Engaging with Business in Program Offerings

  • Lubin offers the MediaStorm Master’s in Social Media and Mobile Marketing, jointly delivered by MediaStorm and the business school.
  • Braun came to Lubin from the corporate world with the thought that a co-branded degree program that included both academic learning and a built-in business partner with the practical experience was the direction a lot of graduate degrees might go.
  • Part of MediaStorm’s branding is to be a pipeline for talent that understands how to use new media and marketing tools as they continue to evolve.
  • Within the partnership, Lubin controls the academics and the curriculum. MediaStorm commits to offering 10 internships per year and 20 hours of guest lectures by employees and their clients per year. They also provide current project work for Lubin’s cornerstone and capstone classes, as well as placement help for students at the end of the program.
  • The dean has to be very hands-on and work very closely during all aspects of planning and launching the program in order for it come to fruition.
  • In regard to day-to-day operations, make it easy for the other party to say “yes,” by doing the extra preparatory work in anticipation of where the commonalities and opportunities for those involved may be.

The Changing Role of Business Schools

  • The 2015 AACSB Deans Conference’s theme, the Future of Work, focused on the major question business schools should be asking themselves.

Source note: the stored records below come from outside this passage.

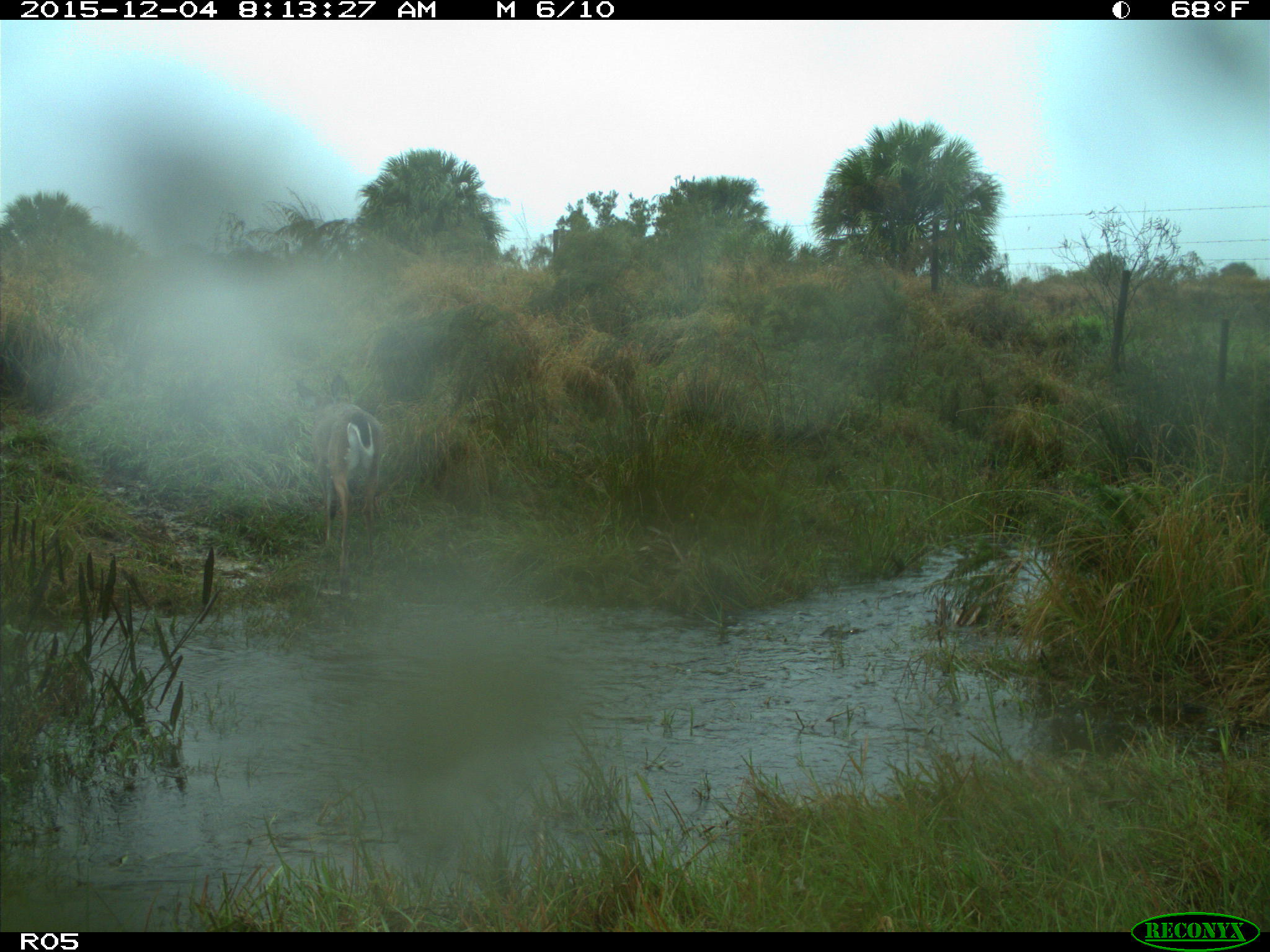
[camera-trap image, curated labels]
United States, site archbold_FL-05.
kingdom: Animalia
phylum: Chordata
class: Mammalia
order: Artiodactyla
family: Cervidae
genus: Odocoileus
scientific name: Odocoileus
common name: deer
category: unidentified deer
Unidentified deer (deer) (Odocoileus).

  • Specifics of disciplines and the particular roles that people are going to play will continue to change. Students continue to need to be taught the fundamentals behind disciplines, but the specifics will change.

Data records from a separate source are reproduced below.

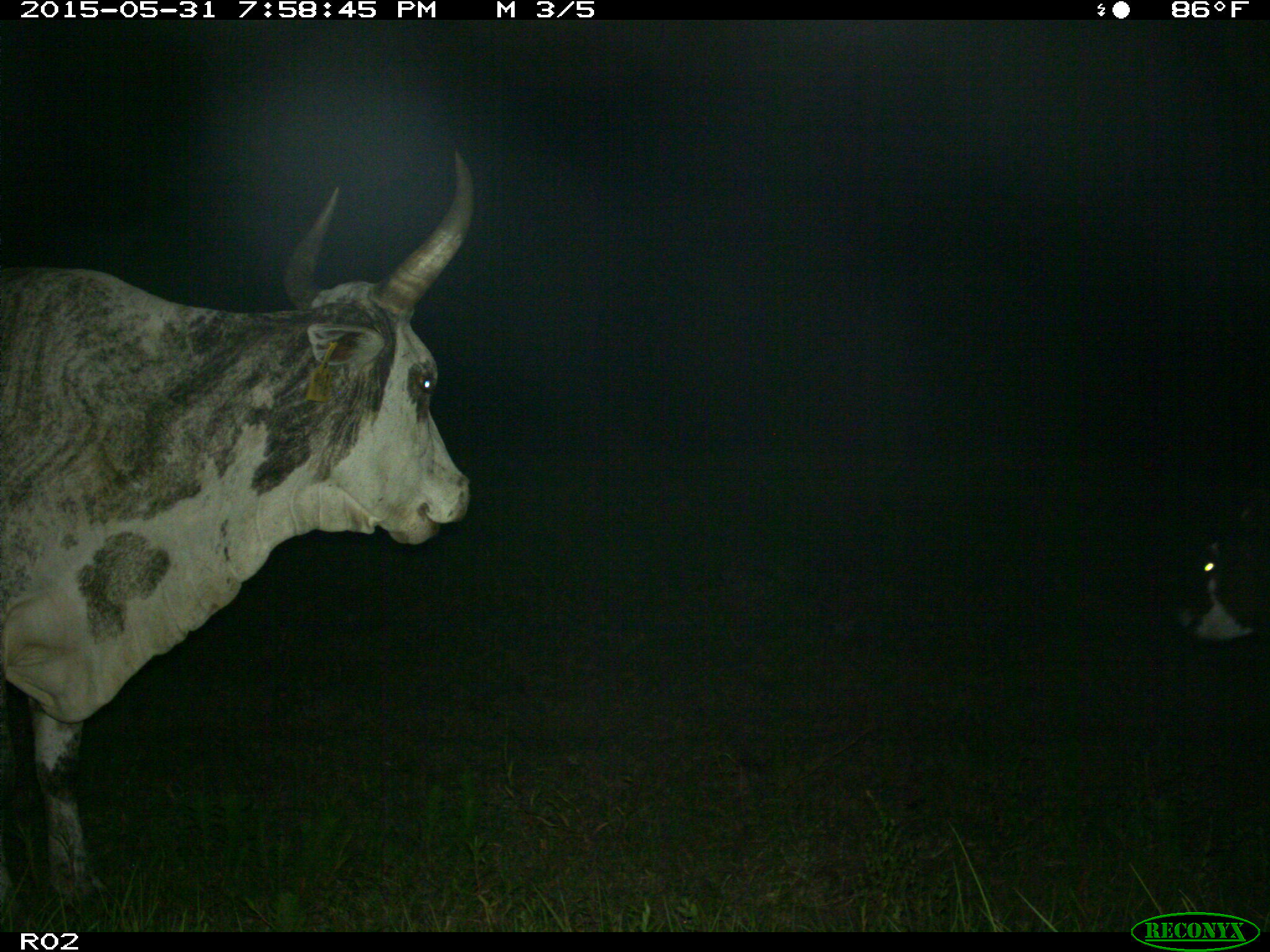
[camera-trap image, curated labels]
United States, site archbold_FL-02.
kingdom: Animalia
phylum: Chordata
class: Mammalia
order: Artiodactyla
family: Bovidae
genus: Bos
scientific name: Bos taurus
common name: domestic cow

  • The most valuable thing in business today is the ability to synthesize information, to work with other people, to gain others’ trust, to lead and advocate, to be a good listener, to be accessible, and to create safe environments for others to tell you the truth.
  • Experiential learning, mentorship, situational learning, and coaching will play an even larger role for business schools.
  • For closer engagement with the business community, it is important to continue to evolve the alignment between AACSB accreditation standards and priorities of employers.
  • The structure for governance of business and academic institutions is very different. Businesses place priority on being nimble, while academic institutions have a committee system and state approval system for significant changes in response to market changes—a slow-moving process. Business schools need to anticipate where the needs and priorities will be two to three years down the road.